French forces firing tank-mounted cannons drove back Ivory Coast rebels Saturday, stalling the insurgents' advance toward Abidjan, the West African nation's prized commercial center.

Fighting around the western city of Duekoue was one of the French force's heaviest engagement yet in the three-month-old rebellion splitting their former West African colony, the world's largest cocoa producer and the region's economic powerhouse.

The battle highlighted how the stepped-up French deployment may be decisive in stopping the rebel campaign to drive out President Laurent Gbagbo and seize the entire country.

The rebels have scored several days of success in their push south and east toward Abidjan. Controlling the city is the key to controlling Ivory Coast, a country of high-rises, highways, and international businesses, and one of Africa's most vital economic hubs and ports.

With so much at stake for the region if Ivory Coast falls into chaos, the French decided to take up their largest military role in years in their former colonial empire.

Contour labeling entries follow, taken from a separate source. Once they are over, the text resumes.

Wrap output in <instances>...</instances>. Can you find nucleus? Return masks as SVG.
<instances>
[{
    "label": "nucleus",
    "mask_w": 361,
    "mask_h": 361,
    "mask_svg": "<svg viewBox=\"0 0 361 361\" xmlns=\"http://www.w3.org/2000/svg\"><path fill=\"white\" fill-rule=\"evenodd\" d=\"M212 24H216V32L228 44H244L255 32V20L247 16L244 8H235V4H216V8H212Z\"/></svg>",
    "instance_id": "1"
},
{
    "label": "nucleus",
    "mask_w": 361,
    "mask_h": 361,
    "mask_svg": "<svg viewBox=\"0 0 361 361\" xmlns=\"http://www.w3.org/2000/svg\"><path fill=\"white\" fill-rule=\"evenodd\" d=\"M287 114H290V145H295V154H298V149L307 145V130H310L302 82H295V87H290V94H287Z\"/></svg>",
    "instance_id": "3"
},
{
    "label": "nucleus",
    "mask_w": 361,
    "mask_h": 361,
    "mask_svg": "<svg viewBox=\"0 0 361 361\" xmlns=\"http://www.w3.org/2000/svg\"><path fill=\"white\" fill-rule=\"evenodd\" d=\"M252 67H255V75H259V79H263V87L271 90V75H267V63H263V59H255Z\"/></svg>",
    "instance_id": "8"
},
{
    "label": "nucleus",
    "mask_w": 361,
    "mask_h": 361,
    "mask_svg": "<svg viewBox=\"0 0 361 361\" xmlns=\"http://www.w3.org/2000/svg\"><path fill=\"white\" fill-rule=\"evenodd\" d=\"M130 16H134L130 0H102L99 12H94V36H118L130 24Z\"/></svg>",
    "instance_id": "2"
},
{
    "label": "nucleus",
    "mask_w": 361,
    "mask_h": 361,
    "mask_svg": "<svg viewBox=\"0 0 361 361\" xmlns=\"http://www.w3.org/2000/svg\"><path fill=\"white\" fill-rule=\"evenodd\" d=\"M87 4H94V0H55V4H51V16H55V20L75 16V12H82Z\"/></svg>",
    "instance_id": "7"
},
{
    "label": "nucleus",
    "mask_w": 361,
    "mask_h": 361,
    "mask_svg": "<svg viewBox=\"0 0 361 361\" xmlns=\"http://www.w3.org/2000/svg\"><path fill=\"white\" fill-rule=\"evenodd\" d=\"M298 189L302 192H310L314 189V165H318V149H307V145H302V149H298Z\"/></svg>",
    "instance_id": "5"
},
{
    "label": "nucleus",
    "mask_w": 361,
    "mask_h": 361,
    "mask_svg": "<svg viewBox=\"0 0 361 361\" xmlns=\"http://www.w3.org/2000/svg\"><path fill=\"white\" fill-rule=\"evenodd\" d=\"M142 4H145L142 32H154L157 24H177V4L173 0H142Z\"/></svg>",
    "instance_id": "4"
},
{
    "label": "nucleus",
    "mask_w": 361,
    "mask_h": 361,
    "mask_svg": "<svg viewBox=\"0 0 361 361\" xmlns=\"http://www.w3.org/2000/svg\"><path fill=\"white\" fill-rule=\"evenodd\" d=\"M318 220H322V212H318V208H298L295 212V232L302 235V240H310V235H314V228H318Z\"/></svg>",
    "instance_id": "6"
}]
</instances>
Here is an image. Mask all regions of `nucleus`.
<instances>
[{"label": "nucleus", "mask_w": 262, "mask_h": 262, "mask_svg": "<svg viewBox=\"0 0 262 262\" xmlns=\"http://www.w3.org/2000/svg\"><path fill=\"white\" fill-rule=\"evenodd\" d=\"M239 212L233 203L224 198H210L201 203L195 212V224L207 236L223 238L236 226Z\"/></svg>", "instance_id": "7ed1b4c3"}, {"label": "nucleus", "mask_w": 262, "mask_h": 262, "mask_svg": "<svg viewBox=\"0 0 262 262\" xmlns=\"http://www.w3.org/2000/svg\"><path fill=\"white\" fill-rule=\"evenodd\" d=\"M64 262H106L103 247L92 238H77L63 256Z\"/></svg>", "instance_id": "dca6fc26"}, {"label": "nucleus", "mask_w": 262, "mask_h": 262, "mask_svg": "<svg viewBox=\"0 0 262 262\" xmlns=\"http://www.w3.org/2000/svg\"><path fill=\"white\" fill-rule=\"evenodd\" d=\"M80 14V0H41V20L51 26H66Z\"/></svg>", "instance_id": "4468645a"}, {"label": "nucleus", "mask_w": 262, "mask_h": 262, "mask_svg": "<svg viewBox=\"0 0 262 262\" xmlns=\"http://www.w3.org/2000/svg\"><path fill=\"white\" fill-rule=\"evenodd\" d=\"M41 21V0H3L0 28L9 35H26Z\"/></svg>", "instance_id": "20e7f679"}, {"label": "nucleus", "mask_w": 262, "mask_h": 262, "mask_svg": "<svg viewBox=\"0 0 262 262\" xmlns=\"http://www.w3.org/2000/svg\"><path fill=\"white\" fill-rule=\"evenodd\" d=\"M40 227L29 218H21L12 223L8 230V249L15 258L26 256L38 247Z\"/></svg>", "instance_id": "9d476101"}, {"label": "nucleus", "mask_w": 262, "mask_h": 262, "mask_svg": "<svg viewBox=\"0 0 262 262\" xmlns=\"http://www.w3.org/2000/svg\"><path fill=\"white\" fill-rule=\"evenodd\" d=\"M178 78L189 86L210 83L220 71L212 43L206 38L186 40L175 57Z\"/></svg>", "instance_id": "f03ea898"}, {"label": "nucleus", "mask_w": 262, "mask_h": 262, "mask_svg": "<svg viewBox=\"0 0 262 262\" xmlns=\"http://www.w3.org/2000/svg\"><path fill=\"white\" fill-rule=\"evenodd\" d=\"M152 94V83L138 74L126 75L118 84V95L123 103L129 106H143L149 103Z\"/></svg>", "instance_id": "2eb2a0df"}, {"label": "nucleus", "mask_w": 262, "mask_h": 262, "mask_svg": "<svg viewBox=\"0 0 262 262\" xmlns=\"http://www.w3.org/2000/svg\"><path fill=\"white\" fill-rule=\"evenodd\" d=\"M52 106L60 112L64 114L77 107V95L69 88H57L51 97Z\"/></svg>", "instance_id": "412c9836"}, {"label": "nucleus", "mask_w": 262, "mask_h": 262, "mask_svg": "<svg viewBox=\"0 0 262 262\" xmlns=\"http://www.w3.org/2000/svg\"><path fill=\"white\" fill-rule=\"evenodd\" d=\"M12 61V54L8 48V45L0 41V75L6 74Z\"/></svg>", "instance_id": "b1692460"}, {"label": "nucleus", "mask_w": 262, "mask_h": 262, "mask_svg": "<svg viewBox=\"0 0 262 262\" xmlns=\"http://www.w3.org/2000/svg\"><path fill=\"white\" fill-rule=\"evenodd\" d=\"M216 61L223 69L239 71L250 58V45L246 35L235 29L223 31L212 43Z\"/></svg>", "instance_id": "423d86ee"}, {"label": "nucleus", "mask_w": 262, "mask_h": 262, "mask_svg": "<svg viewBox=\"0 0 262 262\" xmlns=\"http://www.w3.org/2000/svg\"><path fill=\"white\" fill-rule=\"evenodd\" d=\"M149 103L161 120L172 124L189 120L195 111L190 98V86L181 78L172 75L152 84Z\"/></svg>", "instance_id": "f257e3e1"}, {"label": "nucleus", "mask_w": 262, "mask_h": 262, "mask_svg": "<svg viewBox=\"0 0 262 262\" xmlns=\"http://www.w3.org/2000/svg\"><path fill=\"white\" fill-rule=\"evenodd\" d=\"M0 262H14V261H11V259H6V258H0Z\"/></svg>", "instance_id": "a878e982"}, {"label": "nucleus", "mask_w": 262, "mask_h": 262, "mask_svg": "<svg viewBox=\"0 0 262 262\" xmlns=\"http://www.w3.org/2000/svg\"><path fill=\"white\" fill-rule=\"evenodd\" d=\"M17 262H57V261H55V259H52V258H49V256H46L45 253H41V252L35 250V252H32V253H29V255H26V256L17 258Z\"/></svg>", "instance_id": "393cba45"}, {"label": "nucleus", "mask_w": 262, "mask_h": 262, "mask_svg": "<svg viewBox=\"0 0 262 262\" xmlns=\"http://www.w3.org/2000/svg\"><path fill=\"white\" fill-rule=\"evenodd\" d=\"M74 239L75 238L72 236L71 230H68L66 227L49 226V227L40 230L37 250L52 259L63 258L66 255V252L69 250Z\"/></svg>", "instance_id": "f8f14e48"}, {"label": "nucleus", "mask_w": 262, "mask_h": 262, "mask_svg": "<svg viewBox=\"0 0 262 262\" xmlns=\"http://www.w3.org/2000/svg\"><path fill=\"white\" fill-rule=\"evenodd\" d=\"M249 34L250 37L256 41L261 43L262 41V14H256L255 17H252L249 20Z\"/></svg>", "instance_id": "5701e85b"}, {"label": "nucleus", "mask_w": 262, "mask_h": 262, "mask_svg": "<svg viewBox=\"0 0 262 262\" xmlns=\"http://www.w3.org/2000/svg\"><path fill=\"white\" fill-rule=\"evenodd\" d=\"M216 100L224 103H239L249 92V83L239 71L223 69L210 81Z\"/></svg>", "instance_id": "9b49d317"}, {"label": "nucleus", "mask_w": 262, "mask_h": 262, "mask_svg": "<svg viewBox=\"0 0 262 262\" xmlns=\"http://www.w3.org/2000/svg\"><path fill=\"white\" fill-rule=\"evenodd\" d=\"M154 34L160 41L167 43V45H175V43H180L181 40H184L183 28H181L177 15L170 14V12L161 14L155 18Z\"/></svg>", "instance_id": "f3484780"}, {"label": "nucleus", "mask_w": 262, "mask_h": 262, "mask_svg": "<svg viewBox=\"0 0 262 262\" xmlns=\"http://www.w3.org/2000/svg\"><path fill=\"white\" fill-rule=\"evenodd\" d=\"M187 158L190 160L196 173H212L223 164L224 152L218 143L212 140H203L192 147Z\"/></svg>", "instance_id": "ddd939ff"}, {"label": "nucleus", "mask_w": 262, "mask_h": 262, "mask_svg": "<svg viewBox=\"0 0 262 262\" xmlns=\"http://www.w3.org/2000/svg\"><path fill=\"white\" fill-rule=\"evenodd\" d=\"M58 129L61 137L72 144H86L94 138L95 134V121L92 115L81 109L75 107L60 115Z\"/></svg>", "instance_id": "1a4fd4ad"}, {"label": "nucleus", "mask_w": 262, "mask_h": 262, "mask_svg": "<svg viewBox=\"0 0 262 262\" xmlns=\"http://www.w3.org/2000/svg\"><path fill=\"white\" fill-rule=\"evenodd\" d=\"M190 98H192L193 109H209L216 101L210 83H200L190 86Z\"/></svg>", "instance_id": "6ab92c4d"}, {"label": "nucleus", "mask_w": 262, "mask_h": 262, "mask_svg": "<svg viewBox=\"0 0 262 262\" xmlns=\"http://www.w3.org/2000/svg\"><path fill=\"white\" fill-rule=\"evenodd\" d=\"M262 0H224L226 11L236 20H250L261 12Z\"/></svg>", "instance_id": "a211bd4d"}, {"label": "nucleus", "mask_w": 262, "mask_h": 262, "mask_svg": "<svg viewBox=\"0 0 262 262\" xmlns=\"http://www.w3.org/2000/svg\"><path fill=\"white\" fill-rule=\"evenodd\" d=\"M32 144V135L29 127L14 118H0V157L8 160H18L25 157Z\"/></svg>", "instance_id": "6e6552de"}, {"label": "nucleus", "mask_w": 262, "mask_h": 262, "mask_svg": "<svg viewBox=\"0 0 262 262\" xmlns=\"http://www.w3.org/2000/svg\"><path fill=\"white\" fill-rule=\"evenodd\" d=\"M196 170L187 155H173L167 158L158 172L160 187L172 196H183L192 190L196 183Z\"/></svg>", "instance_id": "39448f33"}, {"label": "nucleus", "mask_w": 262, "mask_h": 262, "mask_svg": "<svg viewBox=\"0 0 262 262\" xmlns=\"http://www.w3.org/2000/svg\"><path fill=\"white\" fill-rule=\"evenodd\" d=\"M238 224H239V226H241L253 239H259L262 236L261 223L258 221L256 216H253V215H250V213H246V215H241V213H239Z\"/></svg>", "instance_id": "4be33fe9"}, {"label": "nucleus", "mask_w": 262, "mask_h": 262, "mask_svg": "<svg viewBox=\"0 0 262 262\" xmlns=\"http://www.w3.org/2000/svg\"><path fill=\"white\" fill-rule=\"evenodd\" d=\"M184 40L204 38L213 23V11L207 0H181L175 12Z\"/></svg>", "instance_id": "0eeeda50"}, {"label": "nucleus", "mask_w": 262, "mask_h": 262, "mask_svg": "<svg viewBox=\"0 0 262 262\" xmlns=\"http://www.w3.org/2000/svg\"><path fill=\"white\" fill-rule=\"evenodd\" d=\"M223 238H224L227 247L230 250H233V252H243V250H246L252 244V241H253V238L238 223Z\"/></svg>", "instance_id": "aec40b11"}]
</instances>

As rebels seized the far west city of Man on Thursday and pushed farther south Friday, French forces dug in at the western city of Duekoue, 210 miles northwest of Abidjan.

Fighters of the French Foreign Legion and other elite troops had set up position with anti-tank missiles, rocket launchers and heavy machine guns outside Duekoue to stop any rebel advance -- calling their positions in the area the "stop-point" for any insurgent drive on the commercial capital.

Saturday, rebels moved to bypass the French.

In hours of fighting Saturday with Ivory Coast government forces, rebels took the town of Blodi, just outside Duekoue, on a secondary road that would let them skirt the French position and push on to Abidjan.

Ivory Coast's forces initially fled, leaving 40 French troops posted near Blodi to face a fast-moving convoy of rebels in pickup trucks and other vehicles, French Capt. Hubert Dunant said.

The French fired one warning shot, and a second. When the rebels responded with assault rifle fire, Dunant said, French forces blasted the lead rebel vehicle with fire from a light-armored tank.

French tanks destroyed two cars behind, Dunant said. While light-arms fire drove back French who tried to inspect the destroyed vehicles, they saw one body and one rocket launcher. Soldiers think four to seven other rebels were killed, their bodies taken away by comrades, he said.

French authorities in Abidjan described the encounter as a rebel "ambush." Rebel leader Felix Doh, a commander in the west, denied that, saying rebels happened upon the French while chasing fleeing government forces.

The battle reached within a half-mile of Duekoue. Sounds of guns and mortars sent civilians fleeing or hiding indoors.

French troops based at a school outside the city spilled out to the fighting in light armored vehicles with mounted cannons. Other troops loaded mortars on trucks.

Despite gains during the day, rebels by nightfall had pulled back eight miles north of Duekoue, the rebel commander said.

"We're considering our options. We're not going to sit back," Doh said. "We're ready to move."

The French said they suffered no injuries. There was no immediate information of rebel or government casualties.

French forces, initially in Ivory Coast to protect foreign nationals and enforce a shattered cease-fire, stepped up their role as the rebel challenge grew. France plans to double its deployment to 2,500 by year's end.

Ivorian rebels took up arms Sept. 19 with an unsuccessful coup attempt but quickly seized the northern half of the country. An Oct. 17 cease-fire stalled fighting in the north, but a second, a western front emerged in recent weeks, threatening Abidjan from a second side.

Rebels in the west have not entered peace talks. And their ranks include fighters from neighboring Liberia, known for raping and looting among civilians.

Government forces have been weakened by defections of hundreds of disgruntled army officers, joining a northern core of rebels who accuse President Laurent Gbagbo's southern-based government of discrimination against their ethnic groups.

French forces fought the rebels once before in a November clash that killed 10 rebels and one French fighter.

For decades West Africa's most prosperous and stable nation, Ivory Coast has fallen into political turmoil and ethnic, political and regional violence since a late 1990s economic downturn followed by a 1999 coup, the country's first-ever.

Rebels demand that Gbagbo resign. Gbagbo took office during a 2000 election that Gen. Robert Guei, leading of the coup-installed military junta, tried to steal. Violence cut short the vote, and a people's revolt put Gbagbo in power.